So why are some individuals drawn to groups that have been condemned by larger society?

"When people struggle with belonging or question the status-quo it makes them begin to think about, 'where else could I belong?' People want something to believe in, to be part of something bigger," says Harvey.

ISIS has created a foothold for recruiting in social media. The extremists group has set itself apart with its online presence on sites like Facebook and Twitter. And with highly produced videos like "Flames of War" being released on Youtube. New York City Police Commissioner Bill Bratton is concerned with ISIS's use of social media.

"Their level of sophistication, from my perspective, seems to be much more significant than the Al Queda level of sophistication," says Bill Bratton, New York City Police Commissioner.

"In the old days, it was really a disciple of the leader that would do the recruitment, if you will. And now it's still a disciple of the leader doing recruitment through another channel. With which young people are most comfortable," says Harvey.

And because targets often feel alienated from society, social media is an even more effective recruitment tool.

"If I'm going to a recruitment meeting, my parents my notice I'm gone. But if I'm sitting at my computer and they think I'm playing 'Call of Duty,' or talking on Facebook, or whatever, not knowing that I'm being seduced," says Harvey.

ISIS has taken it's social media recruiting strategy a step further by using it's western members to recruit more westerners to the cause.

Troy Kastigar, an American ISIS Recruit who was killed fighting alongside the extremist group overseas, posted this message online:
"If you guys only knew how much fun we have over here. This is the real Disney Land. You need to come here and join us and take pleasure in this fun. We walk amongst the lions."

"The more like you that the recruiter looks, the more you could identify that that could be me," says Harvey.

But there are steps that you can take to make sure your loved one doesn't fall into the trap of an extremist group.

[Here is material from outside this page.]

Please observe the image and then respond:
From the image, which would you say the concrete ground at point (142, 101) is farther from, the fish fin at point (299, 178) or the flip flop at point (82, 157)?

"In times of crisis, again, a divorce, or death, or death of a pet, or, you know, a fight with a girlfriend, that there's conscious effort to be supportive or to have supports around that young person," Says Harvey.

Harvey says that if you feel like your child may fall victim to the recruiting tactics of an extremists group, you should err on the side of caution and act rather than be passive. There are counseling resources available for any family that experiences a life crisis.